Achieving insurance penetration 

The sector operators consolidated on efforts to achieve insurance penetration across the country through education and awareness of the public.

NAICOM continued its efforts at achieving financial inclusion in insurance sector through micro insurance scheme and spreading of insurance awareness and education in various regions and states.

This year, the commission penetrated interior of Kastina state with insurance awareness.

Challenges

Despite these achievements, stakeholders in the sector said there were still a good number of factors working against optimum realisation of operators’ dream of achieving mass patronage.

Some of these, the stake said are hostile economy, trust issues emanating from hidden clauses in insurance policy documents, inadequate access to information, technology issue, weak regulatory frame work as well as lack of skilled personnel as top among the militating factors.

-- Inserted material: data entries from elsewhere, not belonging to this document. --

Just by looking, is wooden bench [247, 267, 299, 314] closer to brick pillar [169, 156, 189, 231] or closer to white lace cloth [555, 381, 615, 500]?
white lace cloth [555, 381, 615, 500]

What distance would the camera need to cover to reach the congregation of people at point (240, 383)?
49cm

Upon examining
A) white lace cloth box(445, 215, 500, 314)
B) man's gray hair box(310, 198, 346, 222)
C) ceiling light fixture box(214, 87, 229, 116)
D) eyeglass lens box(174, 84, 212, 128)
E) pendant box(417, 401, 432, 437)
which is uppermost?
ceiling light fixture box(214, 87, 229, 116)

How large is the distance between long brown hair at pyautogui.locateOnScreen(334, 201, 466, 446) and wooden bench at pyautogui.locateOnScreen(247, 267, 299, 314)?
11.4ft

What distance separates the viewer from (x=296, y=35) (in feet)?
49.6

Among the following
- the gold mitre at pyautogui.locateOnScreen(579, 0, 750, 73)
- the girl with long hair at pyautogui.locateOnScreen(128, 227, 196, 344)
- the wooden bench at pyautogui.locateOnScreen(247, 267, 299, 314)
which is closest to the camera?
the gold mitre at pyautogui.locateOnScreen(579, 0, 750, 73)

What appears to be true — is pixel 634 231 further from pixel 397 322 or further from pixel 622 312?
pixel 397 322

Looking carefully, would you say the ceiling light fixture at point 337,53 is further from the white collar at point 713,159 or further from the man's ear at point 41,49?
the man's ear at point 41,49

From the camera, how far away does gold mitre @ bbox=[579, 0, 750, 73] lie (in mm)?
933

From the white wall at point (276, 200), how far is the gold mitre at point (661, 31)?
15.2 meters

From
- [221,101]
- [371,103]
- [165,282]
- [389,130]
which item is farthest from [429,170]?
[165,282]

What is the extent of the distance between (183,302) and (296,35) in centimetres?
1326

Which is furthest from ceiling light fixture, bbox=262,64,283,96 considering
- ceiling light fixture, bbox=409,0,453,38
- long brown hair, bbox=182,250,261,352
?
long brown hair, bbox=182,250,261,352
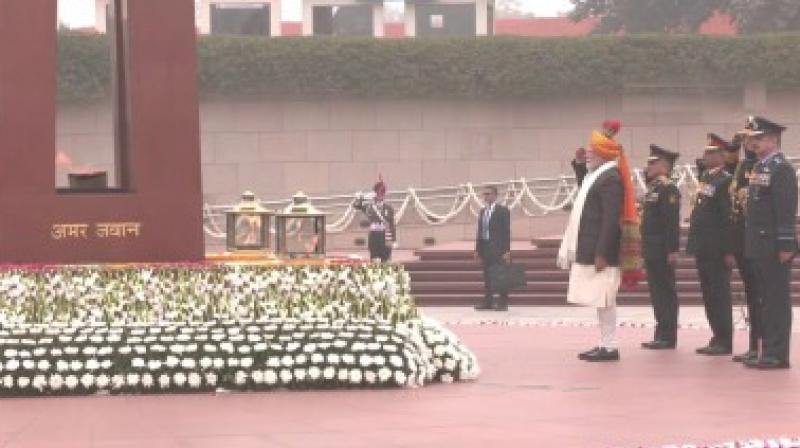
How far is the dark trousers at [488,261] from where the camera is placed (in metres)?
19.7

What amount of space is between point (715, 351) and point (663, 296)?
0.70 meters

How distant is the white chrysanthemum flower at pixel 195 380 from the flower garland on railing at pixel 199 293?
0.70 metres

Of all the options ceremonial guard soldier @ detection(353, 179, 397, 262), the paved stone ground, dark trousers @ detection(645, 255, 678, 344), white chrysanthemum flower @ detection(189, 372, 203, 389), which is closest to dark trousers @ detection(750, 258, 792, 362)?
the paved stone ground

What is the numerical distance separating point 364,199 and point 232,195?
8.09m

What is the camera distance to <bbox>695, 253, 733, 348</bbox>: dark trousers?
11.8 meters

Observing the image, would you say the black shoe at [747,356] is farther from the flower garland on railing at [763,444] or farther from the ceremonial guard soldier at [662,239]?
the flower garland on railing at [763,444]

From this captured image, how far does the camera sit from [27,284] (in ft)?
31.7

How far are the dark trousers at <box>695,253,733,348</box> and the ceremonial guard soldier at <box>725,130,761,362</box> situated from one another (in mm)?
221

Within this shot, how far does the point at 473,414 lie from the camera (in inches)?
Answer: 324

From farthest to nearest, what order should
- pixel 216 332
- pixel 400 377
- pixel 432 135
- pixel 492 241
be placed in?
pixel 432 135, pixel 492 241, pixel 216 332, pixel 400 377

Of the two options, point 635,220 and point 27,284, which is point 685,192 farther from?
point 27,284

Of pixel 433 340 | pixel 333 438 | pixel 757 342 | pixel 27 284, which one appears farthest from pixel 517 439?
pixel 757 342

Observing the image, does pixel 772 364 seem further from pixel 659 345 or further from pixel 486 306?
pixel 486 306

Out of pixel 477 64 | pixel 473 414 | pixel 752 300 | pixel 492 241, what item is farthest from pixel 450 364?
pixel 477 64
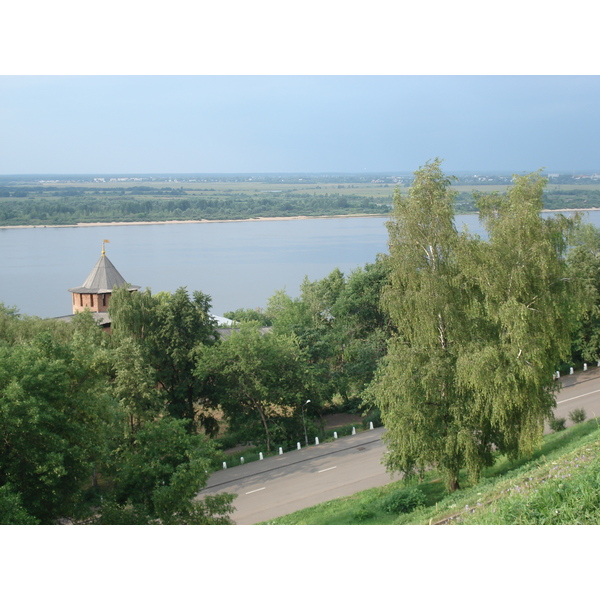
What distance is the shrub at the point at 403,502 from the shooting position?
28.7ft

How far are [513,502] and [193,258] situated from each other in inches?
1526

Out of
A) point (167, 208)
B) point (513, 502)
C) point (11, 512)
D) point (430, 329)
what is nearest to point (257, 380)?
point (430, 329)

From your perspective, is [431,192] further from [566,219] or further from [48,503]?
[48,503]

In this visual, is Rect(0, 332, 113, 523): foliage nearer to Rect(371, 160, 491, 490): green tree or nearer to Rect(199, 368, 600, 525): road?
Rect(199, 368, 600, 525): road

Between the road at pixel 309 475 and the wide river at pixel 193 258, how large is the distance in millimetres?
10474

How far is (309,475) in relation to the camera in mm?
11992

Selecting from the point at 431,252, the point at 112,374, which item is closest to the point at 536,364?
the point at 431,252

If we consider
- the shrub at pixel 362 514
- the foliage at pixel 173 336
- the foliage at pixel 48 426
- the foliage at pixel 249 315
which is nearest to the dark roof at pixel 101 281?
the foliage at pixel 173 336

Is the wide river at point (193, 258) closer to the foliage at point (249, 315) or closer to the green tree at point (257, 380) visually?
the foliage at point (249, 315)

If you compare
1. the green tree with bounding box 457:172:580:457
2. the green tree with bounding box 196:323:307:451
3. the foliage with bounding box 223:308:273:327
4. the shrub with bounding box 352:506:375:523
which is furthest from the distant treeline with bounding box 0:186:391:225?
the shrub with bounding box 352:506:375:523

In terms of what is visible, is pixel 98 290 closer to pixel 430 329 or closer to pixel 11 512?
pixel 430 329

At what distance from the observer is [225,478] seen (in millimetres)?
12195

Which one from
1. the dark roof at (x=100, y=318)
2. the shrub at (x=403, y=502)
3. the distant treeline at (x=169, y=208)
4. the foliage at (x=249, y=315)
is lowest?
the shrub at (x=403, y=502)

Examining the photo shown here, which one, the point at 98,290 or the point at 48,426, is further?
the point at 98,290
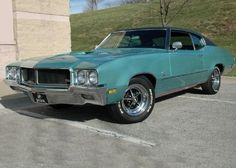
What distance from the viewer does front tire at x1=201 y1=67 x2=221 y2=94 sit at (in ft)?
28.9

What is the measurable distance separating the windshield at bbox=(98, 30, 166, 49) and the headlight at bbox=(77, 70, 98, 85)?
1.86 m

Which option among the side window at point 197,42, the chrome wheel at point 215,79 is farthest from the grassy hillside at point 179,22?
the side window at point 197,42

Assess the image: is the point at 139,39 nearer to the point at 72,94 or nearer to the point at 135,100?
the point at 135,100

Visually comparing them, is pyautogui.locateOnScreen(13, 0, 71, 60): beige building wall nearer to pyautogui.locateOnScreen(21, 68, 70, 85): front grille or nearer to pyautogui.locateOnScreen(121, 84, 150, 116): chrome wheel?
pyautogui.locateOnScreen(21, 68, 70, 85): front grille

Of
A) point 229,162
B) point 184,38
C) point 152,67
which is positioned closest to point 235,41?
point 184,38

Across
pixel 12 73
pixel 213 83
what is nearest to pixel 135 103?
pixel 12 73

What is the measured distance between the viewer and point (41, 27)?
1452cm

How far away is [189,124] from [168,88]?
3.20 feet

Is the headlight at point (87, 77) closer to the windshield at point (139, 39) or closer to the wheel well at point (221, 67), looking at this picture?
the windshield at point (139, 39)

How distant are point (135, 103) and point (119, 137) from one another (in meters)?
0.98

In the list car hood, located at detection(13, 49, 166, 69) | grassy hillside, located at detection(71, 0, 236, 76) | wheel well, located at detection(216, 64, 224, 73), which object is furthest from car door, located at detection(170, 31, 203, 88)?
grassy hillside, located at detection(71, 0, 236, 76)

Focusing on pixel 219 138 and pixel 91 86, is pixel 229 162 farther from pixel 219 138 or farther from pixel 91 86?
pixel 91 86

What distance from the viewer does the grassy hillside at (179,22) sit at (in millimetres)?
27453

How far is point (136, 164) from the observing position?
15.6ft
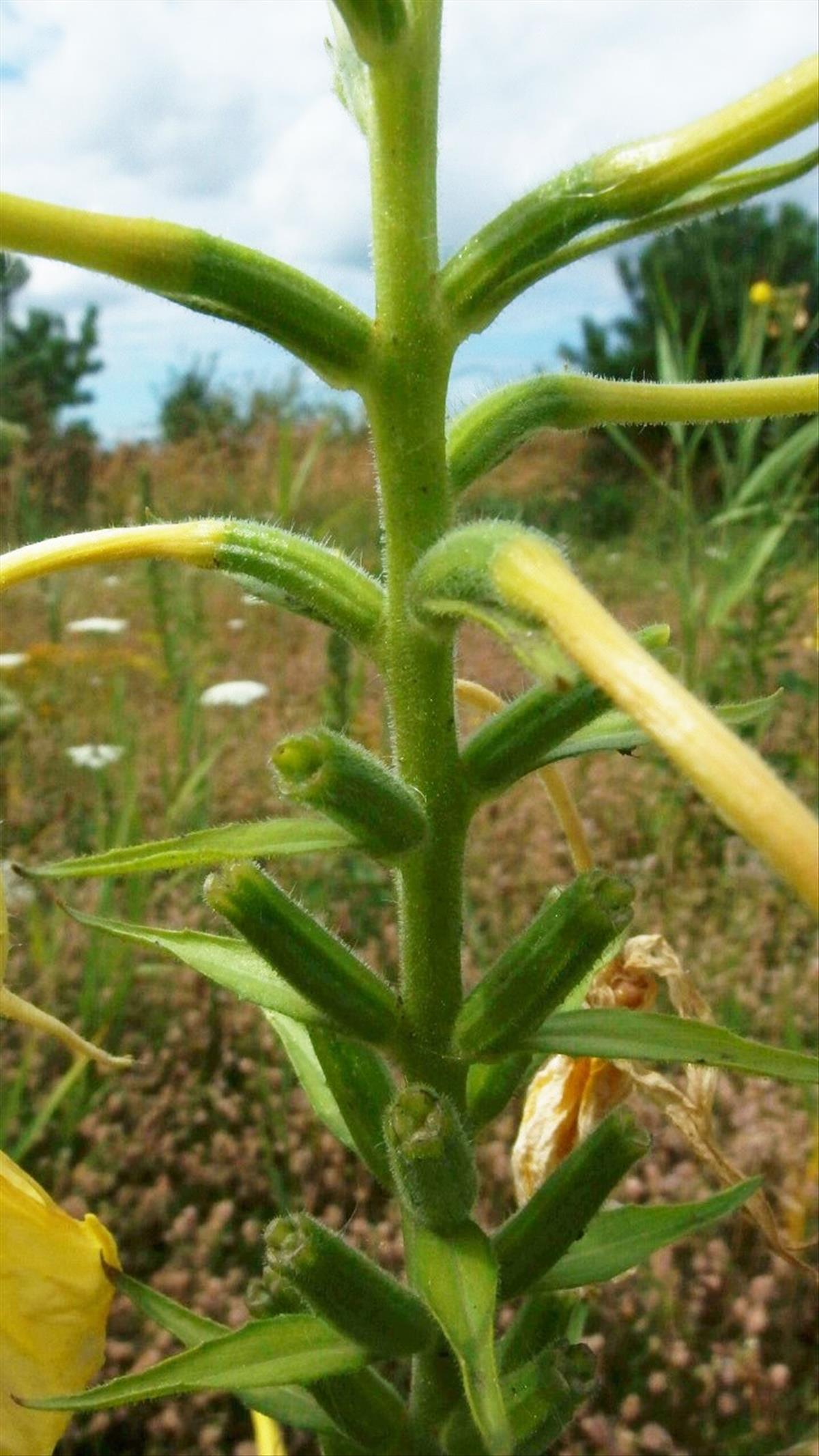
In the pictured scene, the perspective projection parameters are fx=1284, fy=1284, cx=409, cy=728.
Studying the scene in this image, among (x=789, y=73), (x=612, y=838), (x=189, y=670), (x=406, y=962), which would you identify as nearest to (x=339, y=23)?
(x=789, y=73)

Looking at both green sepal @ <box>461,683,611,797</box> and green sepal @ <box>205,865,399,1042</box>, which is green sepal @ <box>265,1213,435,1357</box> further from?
green sepal @ <box>461,683,611,797</box>

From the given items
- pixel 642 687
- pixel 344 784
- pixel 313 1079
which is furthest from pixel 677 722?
pixel 313 1079

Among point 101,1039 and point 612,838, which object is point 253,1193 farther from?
point 612,838

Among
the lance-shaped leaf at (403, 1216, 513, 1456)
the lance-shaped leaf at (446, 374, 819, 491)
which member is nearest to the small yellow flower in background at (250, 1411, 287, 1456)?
the lance-shaped leaf at (403, 1216, 513, 1456)

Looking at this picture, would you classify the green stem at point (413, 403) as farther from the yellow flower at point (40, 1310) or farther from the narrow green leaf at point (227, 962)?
the yellow flower at point (40, 1310)

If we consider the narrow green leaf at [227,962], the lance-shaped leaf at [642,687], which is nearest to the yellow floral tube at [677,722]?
the lance-shaped leaf at [642,687]

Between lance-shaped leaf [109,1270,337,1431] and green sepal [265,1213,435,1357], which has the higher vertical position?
green sepal [265,1213,435,1357]
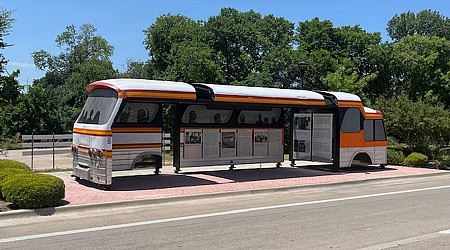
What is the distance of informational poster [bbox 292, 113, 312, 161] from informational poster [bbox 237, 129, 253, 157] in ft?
8.30

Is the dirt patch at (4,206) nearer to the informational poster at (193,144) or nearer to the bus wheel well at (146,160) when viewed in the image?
the bus wheel well at (146,160)

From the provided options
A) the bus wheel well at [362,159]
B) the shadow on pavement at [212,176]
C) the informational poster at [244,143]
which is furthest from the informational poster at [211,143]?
the bus wheel well at [362,159]

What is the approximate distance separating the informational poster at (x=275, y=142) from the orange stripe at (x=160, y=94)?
209 inches

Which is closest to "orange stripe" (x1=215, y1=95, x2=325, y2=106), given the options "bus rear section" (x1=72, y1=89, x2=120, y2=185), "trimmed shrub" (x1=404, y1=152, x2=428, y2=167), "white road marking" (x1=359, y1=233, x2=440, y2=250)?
"bus rear section" (x1=72, y1=89, x2=120, y2=185)

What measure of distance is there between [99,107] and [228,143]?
210 inches

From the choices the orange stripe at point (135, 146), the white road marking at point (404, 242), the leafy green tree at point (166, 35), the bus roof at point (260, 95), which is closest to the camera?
the white road marking at point (404, 242)

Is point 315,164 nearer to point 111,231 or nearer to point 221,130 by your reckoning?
point 221,130

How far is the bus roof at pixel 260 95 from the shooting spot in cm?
1521

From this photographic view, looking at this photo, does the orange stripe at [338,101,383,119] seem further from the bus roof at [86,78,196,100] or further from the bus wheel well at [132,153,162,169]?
the bus wheel well at [132,153,162,169]

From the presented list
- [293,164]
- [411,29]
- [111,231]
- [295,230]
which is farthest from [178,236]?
[411,29]

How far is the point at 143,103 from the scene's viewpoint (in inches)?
579

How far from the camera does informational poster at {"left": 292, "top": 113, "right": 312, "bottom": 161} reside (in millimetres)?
19578

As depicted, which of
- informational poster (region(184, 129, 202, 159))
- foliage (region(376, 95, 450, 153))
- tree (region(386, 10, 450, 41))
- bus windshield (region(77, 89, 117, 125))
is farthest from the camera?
Answer: tree (region(386, 10, 450, 41))

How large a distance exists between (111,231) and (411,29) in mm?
78212
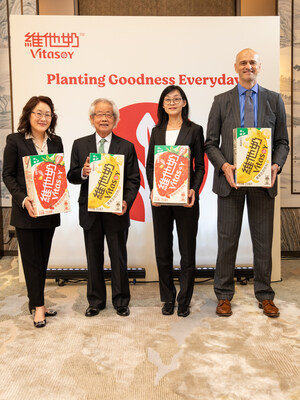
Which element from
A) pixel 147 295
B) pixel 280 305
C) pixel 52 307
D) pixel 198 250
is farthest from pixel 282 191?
pixel 52 307

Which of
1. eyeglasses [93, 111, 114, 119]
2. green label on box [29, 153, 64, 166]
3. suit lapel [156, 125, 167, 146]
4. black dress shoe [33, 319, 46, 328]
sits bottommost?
black dress shoe [33, 319, 46, 328]

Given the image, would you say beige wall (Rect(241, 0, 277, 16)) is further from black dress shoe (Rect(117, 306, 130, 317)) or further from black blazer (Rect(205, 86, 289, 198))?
black dress shoe (Rect(117, 306, 130, 317))

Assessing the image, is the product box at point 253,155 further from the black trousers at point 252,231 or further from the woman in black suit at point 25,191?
the woman in black suit at point 25,191

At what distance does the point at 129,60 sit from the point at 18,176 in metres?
1.48

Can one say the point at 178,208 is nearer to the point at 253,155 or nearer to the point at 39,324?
the point at 253,155

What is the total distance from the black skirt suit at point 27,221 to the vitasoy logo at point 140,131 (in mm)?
946

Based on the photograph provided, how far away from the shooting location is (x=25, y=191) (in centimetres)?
266

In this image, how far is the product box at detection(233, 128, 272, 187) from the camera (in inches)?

They also highlighted lack of awareness on the value of insurance as a key factor.

 The Head, corporate communications Polaris Bank, Mr Rasheed Bolarinwa who stated this while presenting a paper on, “Media as Catalyst for Insurance Inclusion,” at a two-day media retreat organised by the Insurance Industry Consultative forum (IICC) for insurance journalists in Ijebuode, Ogun State, said these factors had done so much harm to the insurance industry that the response that followed the mention of insurance or insurance companies to an average Nigerian was predictable.

“Negative reactions and lukewarm attitude are the kind of feelings that come with an invitation to insurance policies. This informed the low patronage and acceptance of insurance companies operating in Nigeria, “he observed.

But NAICOM said it was determined to overcome these challenges through insurance education and change in insurance claims payment narratives.